- The tasks
1. From the passage on SAE and Hopi, retype the stretch from "Whorf contrasted what" through "controversy in linguistics." word for word.
2. For each statement below, say yes or no according to the passage on SAE and Hopi, and quote the words that decide it. (a) Whorf analyzed Hopi as distinguishing past, present and future tenses. (b) The accuracy of Whorf's analysis of Hopi tense later became disputed in linguistics. (c) The North Germanic languages are counted among the core members of SAE.

- Given passage
····················

Whorf contrasted what he called the SAE tense system (which contrasts past, present and future tenses) with that of the Hopi language of North America, which Whorf analyzed as being based on a distinction not of tense, but on things that have in fact occurred (a realis mood encompassing SAE past and present) compared to things that have as yet not occurred, but which may or may not occur in the future (irrealis mood). The accuracy of Whorf's analysis of Hopi tense later became a point of controversy in linguistics.
Overview
[edit]Whorf likely considered Romance and West Germanic to form the core of the SAE, i.e. the literary languages of Europe which have seen substantial cultural influence from Latin during the medieval period. The North Germanic and Balto-Slavic languages tend to be more peripheral members.

····················

- Supplied data
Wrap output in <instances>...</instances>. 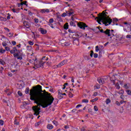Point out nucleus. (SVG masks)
I'll return each mask as SVG.
<instances>
[{"mask_svg": "<svg viewBox=\"0 0 131 131\" xmlns=\"http://www.w3.org/2000/svg\"><path fill=\"white\" fill-rule=\"evenodd\" d=\"M126 37V38H131V35L130 34L127 35Z\"/></svg>", "mask_w": 131, "mask_h": 131, "instance_id": "e2e57ef3", "label": "nucleus"}, {"mask_svg": "<svg viewBox=\"0 0 131 131\" xmlns=\"http://www.w3.org/2000/svg\"><path fill=\"white\" fill-rule=\"evenodd\" d=\"M19 89H23V84H19Z\"/></svg>", "mask_w": 131, "mask_h": 131, "instance_id": "69168bd1", "label": "nucleus"}, {"mask_svg": "<svg viewBox=\"0 0 131 131\" xmlns=\"http://www.w3.org/2000/svg\"><path fill=\"white\" fill-rule=\"evenodd\" d=\"M4 29H5V30H6L7 31V32H10V29H9V28L5 27Z\"/></svg>", "mask_w": 131, "mask_h": 131, "instance_id": "6e6d98bb", "label": "nucleus"}, {"mask_svg": "<svg viewBox=\"0 0 131 131\" xmlns=\"http://www.w3.org/2000/svg\"><path fill=\"white\" fill-rule=\"evenodd\" d=\"M95 88H96V89H97V90H99L100 89V85L99 84H96L95 86Z\"/></svg>", "mask_w": 131, "mask_h": 131, "instance_id": "e433bc0d", "label": "nucleus"}, {"mask_svg": "<svg viewBox=\"0 0 131 131\" xmlns=\"http://www.w3.org/2000/svg\"><path fill=\"white\" fill-rule=\"evenodd\" d=\"M106 12V10L103 11L102 12V14L100 15V16H102L103 17H105V18H110L109 17H107V14H108V12Z\"/></svg>", "mask_w": 131, "mask_h": 131, "instance_id": "2eb2a0df", "label": "nucleus"}, {"mask_svg": "<svg viewBox=\"0 0 131 131\" xmlns=\"http://www.w3.org/2000/svg\"><path fill=\"white\" fill-rule=\"evenodd\" d=\"M105 80H106L105 78H98L97 79V81H98L99 83L101 85L104 84V83H105Z\"/></svg>", "mask_w": 131, "mask_h": 131, "instance_id": "1a4fd4ad", "label": "nucleus"}, {"mask_svg": "<svg viewBox=\"0 0 131 131\" xmlns=\"http://www.w3.org/2000/svg\"><path fill=\"white\" fill-rule=\"evenodd\" d=\"M105 103L106 105H108V104H110V103H111V100H110V99L109 98L106 99V100H105Z\"/></svg>", "mask_w": 131, "mask_h": 131, "instance_id": "b1692460", "label": "nucleus"}, {"mask_svg": "<svg viewBox=\"0 0 131 131\" xmlns=\"http://www.w3.org/2000/svg\"><path fill=\"white\" fill-rule=\"evenodd\" d=\"M17 48L14 47L13 48V50H10V52L11 54H14V55H15V54H16V52H17Z\"/></svg>", "mask_w": 131, "mask_h": 131, "instance_id": "ddd939ff", "label": "nucleus"}, {"mask_svg": "<svg viewBox=\"0 0 131 131\" xmlns=\"http://www.w3.org/2000/svg\"><path fill=\"white\" fill-rule=\"evenodd\" d=\"M98 100H99V98H98V97H96L95 98L91 100L90 102H92V103H94V102L98 101Z\"/></svg>", "mask_w": 131, "mask_h": 131, "instance_id": "393cba45", "label": "nucleus"}, {"mask_svg": "<svg viewBox=\"0 0 131 131\" xmlns=\"http://www.w3.org/2000/svg\"><path fill=\"white\" fill-rule=\"evenodd\" d=\"M2 45L3 46V47H7V46L8 45V44H7V43L6 42H3L2 43Z\"/></svg>", "mask_w": 131, "mask_h": 131, "instance_id": "13d9d810", "label": "nucleus"}, {"mask_svg": "<svg viewBox=\"0 0 131 131\" xmlns=\"http://www.w3.org/2000/svg\"><path fill=\"white\" fill-rule=\"evenodd\" d=\"M34 98L30 96V99L32 101H34V103L37 104V105L32 106V110L33 111L34 115H36V116H38L39 114L40 113V106L42 107V108H47L48 106H50L53 104V102H54V98H50L48 101V102H45V101H41V100H38L36 98L34 99Z\"/></svg>", "mask_w": 131, "mask_h": 131, "instance_id": "f03ea898", "label": "nucleus"}, {"mask_svg": "<svg viewBox=\"0 0 131 131\" xmlns=\"http://www.w3.org/2000/svg\"><path fill=\"white\" fill-rule=\"evenodd\" d=\"M49 23H50V24H52V23H54V18H50L49 19Z\"/></svg>", "mask_w": 131, "mask_h": 131, "instance_id": "f704fd0d", "label": "nucleus"}, {"mask_svg": "<svg viewBox=\"0 0 131 131\" xmlns=\"http://www.w3.org/2000/svg\"><path fill=\"white\" fill-rule=\"evenodd\" d=\"M62 66H63V64L61 62L59 63L57 66V67H62Z\"/></svg>", "mask_w": 131, "mask_h": 131, "instance_id": "8fccbe9b", "label": "nucleus"}, {"mask_svg": "<svg viewBox=\"0 0 131 131\" xmlns=\"http://www.w3.org/2000/svg\"><path fill=\"white\" fill-rule=\"evenodd\" d=\"M34 43L32 41H29V44L30 45V46H33Z\"/></svg>", "mask_w": 131, "mask_h": 131, "instance_id": "a18cd8bd", "label": "nucleus"}, {"mask_svg": "<svg viewBox=\"0 0 131 131\" xmlns=\"http://www.w3.org/2000/svg\"><path fill=\"white\" fill-rule=\"evenodd\" d=\"M18 7H21V6H23V3H18Z\"/></svg>", "mask_w": 131, "mask_h": 131, "instance_id": "052dcab7", "label": "nucleus"}, {"mask_svg": "<svg viewBox=\"0 0 131 131\" xmlns=\"http://www.w3.org/2000/svg\"><path fill=\"white\" fill-rule=\"evenodd\" d=\"M6 52V50L3 49V48H2L1 49H0V53L1 54H4V53Z\"/></svg>", "mask_w": 131, "mask_h": 131, "instance_id": "c756f323", "label": "nucleus"}, {"mask_svg": "<svg viewBox=\"0 0 131 131\" xmlns=\"http://www.w3.org/2000/svg\"><path fill=\"white\" fill-rule=\"evenodd\" d=\"M99 31L101 32V33H104L105 34V35H107V36L110 37V33L109 32L108 29H107L105 31H104L103 29H99Z\"/></svg>", "mask_w": 131, "mask_h": 131, "instance_id": "6e6552de", "label": "nucleus"}, {"mask_svg": "<svg viewBox=\"0 0 131 131\" xmlns=\"http://www.w3.org/2000/svg\"><path fill=\"white\" fill-rule=\"evenodd\" d=\"M77 25L79 28L81 29H83V30H85V28H87L88 29H90V27L89 26L86 25L85 23H82V22H79L77 23Z\"/></svg>", "mask_w": 131, "mask_h": 131, "instance_id": "423d86ee", "label": "nucleus"}, {"mask_svg": "<svg viewBox=\"0 0 131 131\" xmlns=\"http://www.w3.org/2000/svg\"><path fill=\"white\" fill-rule=\"evenodd\" d=\"M23 5H25V6H28L27 4V1H25L24 2H22Z\"/></svg>", "mask_w": 131, "mask_h": 131, "instance_id": "bf43d9fd", "label": "nucleus"}, {"mask_svg": "<svg viewBox=\"0 0 131 131\" xmlns=\"http://www.w3.org/2000/svg\"><path fill=\"white\" fill-rule=\"evenodd\" d=\"M126 93H127V95L129 96H131V91L130 90H126Z\"/></svg>", "mask_w": 131, "mask_h": 131, "instance_id": "bb28decb", "label": "nucleus"}, {"mask_svg": "<svg viewBox=\"0 0 131 131\" xmlns=\"http://www.w3.org/2000/svg\"><path fill=\"white\" fill-rule=\"evenodd\" d=\"M116 104L117 105V106H120V102L118 101H116Z\"/></svg>", "mask_w": 131, "mask_h": 131, "instance_id": "0e129e2a", "label": "nucleus"}, {"mask_svg": "<svg viewBox=\"0 0 131 131\" xmlns=\"http://www.w3.org/2000/svg\"><path fill=\"white\" fill-rule=\"evenodd\" d=\"M14 124H15L16 125H19L20 123H19V121H17V120H15L14 121Z\"/></svg>", "mask_w": 131, "mask_h": 131, "instance_id": "c85d7f7f", "label": "nucleus"}, {"mask_svg": "<svg viewBox=\"0 0 131 131\" xmlns=\"http://www.w3.org/2000/svg\"><path fill=\"white\" fill-rule=\"evenodd\" d=\"M25 94H26L27 95L29 94V88L28 87L26 89Z\"/></svg>", "mask_w": 131, "mask_h": 131, "instance_id": "cd10ccee", "label": "nucleus"}, {"mask_svg": "<svg viewBox=\"0 0 131 131\" xmlns=\"http://www.w3.org/2000/svg\"><path fill=\"white\" fill-rule=\"evenodd\" d=\"M10 19H11V14L8 13L7 16V20H10Z\"/></svg>", "mask_w": 131, "mask_h": 131, "instance_id": "49530a36", "label": "nucleus"}, {"mask_svg": "<svg viewBox=\"0 0 131 131\" xmlns=\"http://www.w3.org/2000/svg\"><path fill=\"white\" fill-rule=\"evenodd\" d=\"M22 56H23V53H22V51L19 50H17L16 53L13 54L14 57L17 58V60H22L23 59Z\"/></svg>", "mask_w": 131, "mask_h": 131, "instance_id": "39448f33", "label": "nucleus"}, {"mask_svg": "<svg viewBox=\"0 0 131 131\" xmlns=\"http://www.w3.org/2000/svg\"><path fill=\"white\" fill-rule=\"evenodd\" d=\"M113 21H114V22H118V19L115 18H113Z\"/></svg>", "mask_w": 131, "mask_h": 131, "instance_id": "5fc2aeb1", "label": "nucleus"}, {"mask_svg": "<svg viewBox=\"0 0 131 131\" xmlns=\"http://www.w3.org/2000/svg\"><path fill=\"white\" fill-rule=\"evenodd\" d=\"M61 64H62V65H65V64H66V63H67V60H64L62 61L61 62Z\"/></svg>", "mask_w": 131, "mask_h": 131, "instance_id": "2f4dec72", "label": "nucleus"}, {"mask_svg": "<svg viewBox=\"0 0 131 131\" xmlns=\"http://www.w3.org/2000/svg\"><path fill=\"white\" fill-rule=\"evenodd\" d=\"M73 45H75V46H78L79 45V41L78 40V39L76 38L74 39L73 41Z\"/></svg>", "mask_w": 131, "mask_h": 131, "instance_id": "f8f14e48", "label": "nucleus"}, {"mask_svg": "<svg viewBox=\"0 0 131 131\" xmlns=\"http://www.w3.org/2000/svg\"><path fill=\"white\" fill-rule=\"evenodd\" d=\"M98 96V92H94L93 95V97H97Z\"/></svg>", "mask_w": 131, "mask_h": 131, "instance_id": "de8ad7c7", "label": "nucleus"}, {"mask_svg": "<svg viewBox=\"0 0 131 131\" xmlns=\"http://www.w3.org/2000/svg\"><path fill=\"white\" fill-rule=\"evenodd\" d=\"M31 26V25H30V23L26 21H24V26H25V27H26V28H30Z\"/></svg>", "mask_w": 131, "mask_h": 131, "instance_id": "9b49d317", "label": "nucleus"}, {"mask_svg": "<svg viewBox=\"0 0 131 131\" xmlns=\"http://www.w3.org/2000/svg\"><path fill=\"white\" fill-rule=\"evenodd\" d=\"M5 50H6V51H10V48L8 47H5Z\"/></svg>", "mask_w": 131, "mask_h": 131, "instance_id": "338daca9", "label": "nucleus"}, {"mask_svg": "<svg viewBox=\"0 0 131 131\" xmlns=\"http://www.w3.org/2000/svg\"><path fill=\"white\" fill-rule=\"evenodd\" d=\"M67 16V12H64L61 15V17H66Z\"/></svg>", "mask_w": 131, "mask_h": 131, "instance_id": "79ce46f5", "label": "nucleus"}, {"mask_svg": "<svg viewBox=\"0 0 131 131\" xmlns=\"http://www.w3.org/2000/svg\"><path fill=\"white\" fill-rule=\"evenodd\" d=\"M47 94L48 92L46 90H44L42 91L40 85H37L35 86H33V89L30 90V96L34 98V100L37 99L38 101L45 102V103H48V101L46 100Z\"/></svg>", "mask_w": 131, "mask_h": 131, "instance_id": "f257e3e1", "label": "nucleus"}, {"mask_svg": "<svg viewBox=\"0 0 131 131\" xmlns=\"http://www.w3.org/2000/svg\"><path fill=\"white\" fill-rule=\"evenodd\" d=\"M0 64L1 65L5 66V65H6V62H5V61H4V60L0 59Z\"/></svg>", "mask_w": 131, "mask_h": 131, "instance_id": "4be33fe9", "label": "nucleus"}, {"mask_svg": "<svg viewBox=\"0 0 131 131\" xmlns=\"http://www.w3.org/2000/svg\"><path fill=\"white\" fill-rule=\"evenodd\" d=\"M120 104H123V103H126V101H124V100H121L120 101Z\"/></svg>", "mask_w": 131, "mask_h": 131, "instance_id": "680f3d73", "label": "nucleus"}, {"mask_svg": "<svg viewBox=\"0 0 131 131\" xmlns=\"http://www.w3.org/2000/svg\"><path fill=\"white\" fill-rule=\"evenodd\" d=\"M70 24L71 26H75V23L73 21H70Z\"/></svg>", "mask_w": 131, "mask_h": 131, "instance_id": "4c0bfd02", "label": "nucleus"}, {"mask_svg": "<svg viewBox=\"0 0 131 131\" xmlns=\"http://www.w3.org/2000/svg\"><path fill=\"white\" fill-rule=\"evenodd\" d=\"M69 97L70 98H72L73 97V94L71 92H69Z\"/></svg>", "mask_w": 131, "mask_h": 131, "instance_id": "58836bf2", "label": "nucleus"}, {"mask_svg": "<svg viewBox=\"0 0 131 131\" xmlns=\"http://www.w3.org/2000/svg\"><path fill=\"white\" fill-rule=\"evenodd\" d=\"M49 60V58L47 57V56H43L42 59L40 60L39 64L37 66H35V67L37 68H43V64L47 61Z\"/></svg>", "mask_w": 131, "mask_h": 131, "instance_id": "20e7f679", "label": "nucleus"}, {"mask_svg": "<svg viewBox=\"0 0 131 131\" xmlns=\"http://www.w3.org/2000/svg\"><path fill=\"white\" fill-rule=\"evenodd\" d=\"M48 100L47 101H49V100H50V99L53 98V101H54V100H55L54 97H53L52 96H51V94L49 93L48 92V94H47V98H48Z\"/></svg>", "mask_w": 131, "mask_h": 131, "instance_id": "dca6fc26", "label": "nucleus"}, {"mask_svg": "<svg viewBox=\"0 0 131 131\" xmlns=\"http://www.w3.org/2000/svg\"><path fill=\"white\" fill-rule=\"evenodd\" d=\"M93 55H94V58H98V54L94 53Z\"/></svg>", "mask_w": 131, "mask_h": 131, "instance_id": "4d7b16f0", "label": "nucleus"}, {"mask_svg": "<svg viewBox=\"0 0 131 131\" xmlns=\"http://www.w3.org/2000/svg\"><path fill=\"white\" fill-rule=\"evenodd\" d=\"M108 32L110 33V36H114V34H113V32H114V30H110V29H108Z\"/></svg>", "mask_w": 131, "mask_h": 131, "instance_id": "6ab92c4d", "label": "nucleus"}, {"mask_svg": "<svg viewBox=\"0 0 131 131\" xmlns=\"http://www.w3.org/2000/svg\"><path fill=\"white\" fill-rule=\"evenodd\" d=\"M57 18L59 19V21L60 22H62V21H63V20L62 19V18H61V16L60 15H57Z\"/></svg>", "mask_w": 131, "mask_h": 131, "instance_id": "a19ab883", "label": "nucleus"}, {"mask_svg": "<svg viewBox=\"0 0 131 131\" xmlns=\"http://www.w3.org/2000/svg\"><path fill=\"white\" fill-rule=\"evenodd\" d=\"M73 14H74V12H70L69 11H67V16H69V17H70V16H71V15H73Z\"/></svg>", "mask_w": 131, "mask_h": 131, "instance_id": "aec40b11", "label": "nucleus"}, {"mask_svg": "<svg viewBox=\"0 0 131 131\" xmlns=\"http://www.w3.org/2000/svg\"><path fill=\"white\" fill-rule=\"evenodd\" d=\"M17 94L18 95V96H19L20 97H22V93H21V91H18Z\"/></svg>", "mask_w": 131, "mask_h": 131, "instance_id": "c03bdc74", "label": "nucleus"}, {"mask_svg": "<svg viewBox=\"0 0 131 131\" xmlns=\"http://www.w3.org/2000/svg\"><path fill=\"white\" fill-rule=\"evenodd\" d=\"M81 131H86V130H85V128L84 127H83L81 128Z\"/></svg>", "mask_w": 131, "mask_h": 131, "instance_id": "774afa93", "label": "nucleus"}, {"mask_svg": "<svg viewBox=\"0 0 131 131\" xmlns=\"http://www.w3.org/2000/svg\"><path fill=\"white\" fill-rule=\"evenodd\" d=\"M53 123H54V124H55V125H58V124H59L58 122L57 121H56V120H54L53 121Z\"/></svg>", "mask_w": 131, "mask_h": 131, "instance_id": "c9c22d12", "label": "nucleus"}, {"mask_svg": "<svg viewBox=\"0 0 131 131\" xmlns=\"http://www.w3.org/2000/svg\"><path fill=\"white\" fill-rule=\"evenodd\" d=\"M101 13H100V14H98V17H95V20H97H97H98V19H100V16H101Z\"/></svg>", "mask_w": 131, "mask_h": 131, "instance_id": "3c124183", "label": "nucleus"}, {"mask_svg": "<svg viewBox=\"0 0 131 131\" xmlns=\"http://www.w3.org/2000/svg\"><path fill=\"white\" fill-rule=\"evenodd\" d=\"M40 31L42 34H46L47 32H48V31H47V30L44 29L43 28H40Z\"/></svg>", "mask_w": 131, "mask_h": 131, "instance_id": "4468645a", "label": "nucleus"}, {"mask_svg": "<svg viewBox=\"0 0 131 131\" xmlns=\"http://www.w3.org/2000/svg\"><path fill=\"white\" fill-rule=\"evenodd\" d=\"M82 103H89V100L88 99H83L82 100Z\"/></svg>", "mask_w": 131, "mask_h": 131, "instance_id": "72a5a7b5", "label": "nucleus"}, {"mask_svg": "<svg viewBox=\"0 0 131 131\" xmlns=\"http://www.w3.org/2000/svg\"><path fill=\"white\" fill-rule=\"evenodd\" d=\"M63 93H61V94H58V98L59 99V100H61V99H63Z\"/></svg>", "mask_w": 131, "mask_h": 131, "instance_id": "a878e982", "label": "nucleus"}, {"mask_svg": "<svg viewBox=\"0 0 131 131\" xmlns=\"http://www.w3.org/2000/svg\"><path fill=\"white\" fill-rule=\"evenodd\" d=\"M63 46L65 47H68V46H70V43L69 42H64L63 43Z\"/></svg>", "mask_w": 131, "mask_h": 131, "instance_id": "473e14b6", "label": "nucleus"}, {"mask_svg": "<svg viewBox=\"0 0 131 131\" xmlns=\"http://www.w3.org/2000/svg\"><path fill=\"white\" fill-rule=\"evenodd\" d=\"M0 124L1 125H4V120H0Z\"/></svg>", "mask_w": 131, "mask_h": 131, "instance_id": "603ef678", "label": "nucleus"}, {"mask_svg": "<svg viewBox=\"0 0 131 131\" xmlns=\"http://www.w3.org/2000/svg\"><path fill=\"white\" fill-rule=\"evenodd\" d=\"M41 124V121H39L35 124V126H38V125H40Z\"/></svg>", "mask_w": 131, "mask_h": 131, "instance_id": "7c9ffc66", "label": "nucleus"}, {"mask_svg": "<svg viewBox=\"0 0 131 131\" xmlns=\"http://www.w3.org/2000/svg\"><path fill=\"white\" fill-rule=\"evenodd\" d=\"M111 81H113V84H115L116 88L117 90H119L120 89V86L119 85V83L117 82L115 84V75H113L112 77L110 78Z\"/></svg>", "mask_w": 131, "mask_h": 131, "instance_id": "0eeeda50", "label": "nucleus"}, {"mask_svg": "<svg viewBox=\"0 0 131 131\" xmlns=\"http://www.w3.org/2000/svg\"><path fill=\"white\" fill-rule=\"evenodd\" d=\"M35 61V60H34V59H30V63H34V62H34Z\"/></svg>", "mask_w": 131, "mask_h": 131, "instance_id": "09e8293b", "label": "nucleus"}, {"mask_svg": "<svg viewBox=\"0 0 131 131\" xmlns=\"http://www.w3.org/2000/svg\"><path fill=\"white\" fill-rule=\"evenodd\" d=\"M63 27H64V29L67 30V29H68V28L69 27V25H68V23H66V24L64 25Z\"/></svg>", "mask_w": 131, "mask_h": 131, "instance_id": "5701e85b", "label": "nucleus"}, {"mask_svg": "<svg viewBox=\"0 0 131 131\" xmlns=\"http://www.w3.org/2000/svg\"><path fill=\"white\" fill-rule=\"evenodd\" d=\"M39 12L41 14H46V13H50V10L49 9H40Z\"/></svg>", "mask_w": 131, "mask_h": 131, "instance_id": "9d476101", "label": "nucleus"}, {"mask_svg": "<svg viewBox=\"0 0 131 131\" xmlns=\"http://www.w3.org/2000/svg\"><path fill=\"white\" fill-rule=\"evenodd\" d=\"M47 127L48 129H53L54 126L51 124H49L47 125Z\"/></svg>", "mask_w": 131, "mask_h": 131, "instance_id": "f3484780", "label": "nucleus"}, {"mask_svg": "<svg viewBox=\"0 0 131 131\" xmlns=\"http://www.w3.org/2000/svg\"><path fill=\"white\" fill-rule=\"evenodd\" d=\"M84 59H85L86 61H89V60H91V58L88 55L84 56Z\"/></svg>", "mask_w": 131, "mask_h": 131, "instance_id": "412c9836", "label": "nucleus"}, {"mask_svg": "<svg viewBox=\"0 0 131 131\" xmlns=\"http://www.w3.org/2000/svg\"><path fill=\"white\" fill-rule=\"evenodd\" d=\"M94 55V51L91 50V54H90V57H91V58H93V55Z\"/></svg>", "mask_w": 131, "mask_h": 131, "instance_id": "ea45409f", "label": "nucleus"}, {"mask_svg": "<svg viewBox=\"0 0 131 131\" xmlns=\"http://www.w3.org/2000/svg\"><path fill=\"white\" fill-rule=\"evenodd\" d=\"M94 109L95 111H98L99 110V109L98 108V107L96 105H95L94 106Z\"/></svg>", "mask_w": 131, "mask_h": 131, "instance_id": "37998d69", "label": "nucleus"}, {"mask_svg": "<svg viewBox=\"0 0 131 131\" xmlns=\"http://www.w3.org/2000/svg\"><path fill=\"white\" fill-rule=\"evenodd\" d=\"M75 35L78 37H81L82 36V33L81 32H76L75 33Z\"/></svg>", "mask_w": 131, "mask_h": 131, "instance_id": "a211bd4d", "label": "nucleus"}, {"mask_svg": "<svg viewBox=\"0 0 131 131\" xmlns=\"http://www.w3.org/2000/svg\"><path fill=\"white\" fill-rule=\"evenodd\" d=\"M35 23H38V22H39V20H38V18H35Z\"/></svg>", "mask_w": 131, "mask_h": 131, "instance_id": "864d4df0", "label": "nucleus"}, {"mask_svg": "<svg viewBox=\"0 0 131 131\" xmlns=\"http://www.w3.org/2000/svg\"><path fill=\"white\" fill-rule=\"evenodd\" d=\"M101 21L104 24H105V26L110 25V24L112 23V19L100 15V18L97 20V22H98L99 24H101Z\"/></svg>", "mask_w": 131, "mask_h": 131, "instance_id": "7ed1b4c3", "label": "nucleus"}]
</instances>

····················

- Answers in order
1.
Whorf contrasted what he called the SAE tense system (which contrasts past, present and future tenses) with that of the Hopi language of North America, which Whorf analyzed as being based on a distinction not of tense, but on things that have in fact occurred (a realis mood encompassing SAE past and present) compared to things that have as yet not occurred, but which may or may not occur in the future (irrealis mood). The accuracy of Whorf's analysis of Hopi tense later became a point of controversy in linguistics.

2.
(a) No: "based on a distinction not of tense"
(b) Yes: "The accuracy of Whorf's analysis of Hopi tense later became a point of controversy in linguistics."
(c) No: "The North Germanic and Balto-Slavic languages tend to be more peripheral members."